Silver Screen Partners refers to four limited partnerships organized as an alternative funding source for film production originally formed by American investor Roland W. Betts as a collaboration with cable television network HBO in 1983. The managing general partner for the partnerships was Silver Screen Management, Inc.

Silver Screen Partners entered into an agreement with The Walt Disney Company beginning in 1985 to collaborate with the Walt Disney Pictures, Walt Disney Feature Animation, Hollywood Pictures, and Touchstone Pictures studios to produce works such as The Great Mouse Detective; Return to Oz; The Black Cauldron; Volunteers; Down and Out in Beverly Hills; Three Men and a Baby; Good Morning, Vietnam; Cocktail; Oliver & Company; Dead Poets Society; Who Framed Roger Rabbit;  Honey, I Shrunk the Kids;  Turner & Hooch; The Little Mermaid; Pretty Woman; Dick Tracy; The Rescuers Down Under; Beauty and the Beast; and Encino Man. Despite a sting of successful films, Silver Screen Partners became defunct in 1992.

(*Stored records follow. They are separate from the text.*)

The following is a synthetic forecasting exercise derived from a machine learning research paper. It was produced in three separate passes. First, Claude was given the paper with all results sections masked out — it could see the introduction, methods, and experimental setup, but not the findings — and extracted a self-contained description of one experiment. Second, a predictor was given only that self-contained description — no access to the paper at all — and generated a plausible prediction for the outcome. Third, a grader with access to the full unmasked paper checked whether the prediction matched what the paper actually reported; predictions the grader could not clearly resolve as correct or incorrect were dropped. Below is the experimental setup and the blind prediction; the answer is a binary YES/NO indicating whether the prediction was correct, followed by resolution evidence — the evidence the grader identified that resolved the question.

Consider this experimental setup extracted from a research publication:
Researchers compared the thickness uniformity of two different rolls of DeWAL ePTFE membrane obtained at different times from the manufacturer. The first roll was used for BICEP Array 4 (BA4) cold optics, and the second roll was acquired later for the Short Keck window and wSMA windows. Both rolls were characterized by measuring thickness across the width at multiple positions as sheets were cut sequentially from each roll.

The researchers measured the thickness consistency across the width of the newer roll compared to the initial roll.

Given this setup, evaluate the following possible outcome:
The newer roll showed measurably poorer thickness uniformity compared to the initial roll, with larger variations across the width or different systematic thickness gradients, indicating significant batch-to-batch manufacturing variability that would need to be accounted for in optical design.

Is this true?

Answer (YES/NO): NO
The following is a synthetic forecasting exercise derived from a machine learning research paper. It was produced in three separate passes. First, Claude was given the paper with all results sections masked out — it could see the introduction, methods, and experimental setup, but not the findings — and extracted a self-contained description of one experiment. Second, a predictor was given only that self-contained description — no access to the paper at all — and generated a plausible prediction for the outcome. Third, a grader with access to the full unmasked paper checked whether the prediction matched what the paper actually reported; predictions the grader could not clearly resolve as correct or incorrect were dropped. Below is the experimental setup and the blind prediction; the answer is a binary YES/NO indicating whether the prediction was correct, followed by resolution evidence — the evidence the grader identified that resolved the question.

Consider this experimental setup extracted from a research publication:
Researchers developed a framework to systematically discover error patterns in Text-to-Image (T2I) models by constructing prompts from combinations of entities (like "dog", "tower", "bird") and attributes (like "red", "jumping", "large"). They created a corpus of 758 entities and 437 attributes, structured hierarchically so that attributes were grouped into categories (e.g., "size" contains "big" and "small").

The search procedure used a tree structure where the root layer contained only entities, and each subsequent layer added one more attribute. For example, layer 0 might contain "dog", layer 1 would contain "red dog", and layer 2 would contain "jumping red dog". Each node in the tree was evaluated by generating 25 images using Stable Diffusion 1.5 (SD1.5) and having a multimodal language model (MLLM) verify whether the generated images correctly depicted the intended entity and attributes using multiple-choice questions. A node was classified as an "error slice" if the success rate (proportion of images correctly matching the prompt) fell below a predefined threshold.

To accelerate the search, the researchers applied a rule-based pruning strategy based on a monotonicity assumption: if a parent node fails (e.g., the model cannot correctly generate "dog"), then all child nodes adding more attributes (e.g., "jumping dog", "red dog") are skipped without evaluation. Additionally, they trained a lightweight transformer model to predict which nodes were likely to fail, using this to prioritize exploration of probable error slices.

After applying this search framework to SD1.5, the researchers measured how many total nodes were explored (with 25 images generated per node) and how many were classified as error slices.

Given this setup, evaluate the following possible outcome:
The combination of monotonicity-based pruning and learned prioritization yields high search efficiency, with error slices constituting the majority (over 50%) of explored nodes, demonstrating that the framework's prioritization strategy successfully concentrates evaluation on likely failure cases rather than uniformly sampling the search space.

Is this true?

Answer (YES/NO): YES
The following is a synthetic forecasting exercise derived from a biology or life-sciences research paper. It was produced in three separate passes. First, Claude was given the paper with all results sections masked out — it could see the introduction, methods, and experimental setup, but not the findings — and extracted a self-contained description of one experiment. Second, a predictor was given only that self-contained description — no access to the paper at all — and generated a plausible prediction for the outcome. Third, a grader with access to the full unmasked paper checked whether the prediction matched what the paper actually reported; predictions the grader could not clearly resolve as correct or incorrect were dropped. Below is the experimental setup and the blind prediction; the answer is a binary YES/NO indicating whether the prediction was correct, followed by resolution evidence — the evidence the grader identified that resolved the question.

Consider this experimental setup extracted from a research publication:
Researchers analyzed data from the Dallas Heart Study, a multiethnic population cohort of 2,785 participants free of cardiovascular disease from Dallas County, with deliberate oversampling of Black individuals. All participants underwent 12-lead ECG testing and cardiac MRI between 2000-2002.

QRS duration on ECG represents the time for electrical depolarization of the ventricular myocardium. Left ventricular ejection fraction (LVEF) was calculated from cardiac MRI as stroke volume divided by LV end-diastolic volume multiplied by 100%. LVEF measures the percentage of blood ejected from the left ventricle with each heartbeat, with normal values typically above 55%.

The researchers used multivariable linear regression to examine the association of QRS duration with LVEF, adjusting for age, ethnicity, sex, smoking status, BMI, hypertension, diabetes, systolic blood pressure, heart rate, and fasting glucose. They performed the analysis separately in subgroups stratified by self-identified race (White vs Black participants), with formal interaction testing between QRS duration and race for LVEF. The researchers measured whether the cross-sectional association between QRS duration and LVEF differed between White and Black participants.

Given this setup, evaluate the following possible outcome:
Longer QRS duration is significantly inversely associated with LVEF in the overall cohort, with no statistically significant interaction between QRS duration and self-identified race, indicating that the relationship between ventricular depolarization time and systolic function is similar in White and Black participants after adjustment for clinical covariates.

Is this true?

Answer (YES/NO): YES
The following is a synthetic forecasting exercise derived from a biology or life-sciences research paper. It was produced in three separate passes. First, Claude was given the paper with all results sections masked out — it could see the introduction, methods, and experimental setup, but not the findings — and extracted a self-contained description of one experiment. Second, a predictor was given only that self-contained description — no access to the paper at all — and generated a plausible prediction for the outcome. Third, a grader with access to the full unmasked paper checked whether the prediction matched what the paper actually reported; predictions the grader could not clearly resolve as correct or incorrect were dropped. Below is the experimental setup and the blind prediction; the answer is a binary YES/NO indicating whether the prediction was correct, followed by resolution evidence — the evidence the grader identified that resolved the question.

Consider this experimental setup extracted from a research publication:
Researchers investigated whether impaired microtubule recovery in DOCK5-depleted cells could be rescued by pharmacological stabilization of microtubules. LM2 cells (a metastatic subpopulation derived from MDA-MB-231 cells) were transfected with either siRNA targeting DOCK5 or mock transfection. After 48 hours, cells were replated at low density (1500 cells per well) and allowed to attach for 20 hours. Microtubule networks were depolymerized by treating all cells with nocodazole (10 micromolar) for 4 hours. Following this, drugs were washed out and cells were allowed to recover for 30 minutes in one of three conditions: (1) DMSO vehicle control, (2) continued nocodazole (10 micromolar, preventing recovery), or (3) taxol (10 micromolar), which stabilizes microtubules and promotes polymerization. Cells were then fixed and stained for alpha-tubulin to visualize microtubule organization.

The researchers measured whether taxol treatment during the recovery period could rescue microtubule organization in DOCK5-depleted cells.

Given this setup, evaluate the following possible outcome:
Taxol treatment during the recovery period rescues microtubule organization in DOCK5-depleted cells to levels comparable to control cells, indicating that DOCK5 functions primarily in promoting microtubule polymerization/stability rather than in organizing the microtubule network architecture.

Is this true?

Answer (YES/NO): NO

Former U.S. President George W. Bush was a member of Silver Screen Management, Inc.'s board of directors from 1983 to 1993. This became a part of the campaign issue over Hollywood's "pervasiveness of violence", centered around Silver Screen Management Board's approval of the highly violent horror-suspense film The Hitcher, when Bush ran for president in 2000.

History
The original Silver Screen Partners L.P. was organized by New York film investment broker Roland W. Betts to fund movies for HBO on April 19, 1983, and officially formed in Delaware on June 8 of that year. The limited partnerships (13,000) sold through EF Hutton were oversubscribed and raised $83 million. HBO made a 50 percent guarantee on their investment for exclusive cable rights. Another 40% was guaranteed by Thorn EMI, a British firm,  for foreign distribution and foreign TV and videocassette markets. Additional income was lined up for domestic videocassette sales. HBO's film division was just starting out so film output was slow. For the Silver Screen/HBO films, the partnership was active in the process from selecting film pitches and negotiating release dates with the distributor. In 1984, the first HBO/Silver Screen movie, Flashpoint, was released through TriStar Pictures as were all the HBO/Silver Screen films.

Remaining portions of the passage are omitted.